A lap of Monaco is much more than muscling a car round a twisty track, at breakneck speeds and millimetres from the metal barriers without crashing.

With its harbourside backdrop, confined Casino Square, tight hairpin turns and tunnel stretch, Monaco is a blast from the past that allows the best to show off their skills and express themselves.

“It’s an incredible feeling, making a car dance through those streets,” says Mercedes triple world champion Lewis Hamilton. “It’s one of the purest thrills you can have in a racing car.”

Mexican Esteban Gutierrez, driving for the U.S.-based Haas team after previously racing for Sauber, agrees about the dancing.

“I love this track,” he said. “Everything is about improvising…you don’t have time to think. It’s pure driving and all the focus and concentration is really going into driving.

“You have the car dancing and you make it dance.”

The late Brazilian triple champion Ayrton Senna, a six-times winner in the Mediterranean principality, famously compared his qualifying lap with McLaren in 1988 to an out of body experience.
----
* **PROMPT 1**
In the passage about racing at Monaco, which team does Esteban Gutierrez drive for?
* **PROMPT 2**
Copy word for word the stretch of the passage about racing at Monaco from "A lap of Monaco" through "about the dancing.".
The lines after this passage are separate material with no connection to it.

* **DATA LINES**
----
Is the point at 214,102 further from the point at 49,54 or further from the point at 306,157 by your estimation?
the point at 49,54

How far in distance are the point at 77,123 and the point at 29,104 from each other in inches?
----
* **WRITTEN RESPONSE 1**
The U.S.-based Haas team.

* **WRITTEN RESPONSE 2**
A lap of Monaco is much more than muscling a car round a twisty track, at breakneck speeds and millimetres from the metal barriers without crashing.

With its harbourside backdrop, confined Casino Square, tight hairpin turns and tunnel stretch, Monaco is a blast from the past that allows the best to show off their skills and express themselves.

“It’s an incredible feeling, making a car dance through those streets,” says Mercedes triple world champion Lewis Hamilton. “It’s one of the purest thrills you can have in a racing car.”

Mexican Esteban Gutierrez, driving for the U.S.-based Haas team after previously racing for Sauber, agrees about the dancing.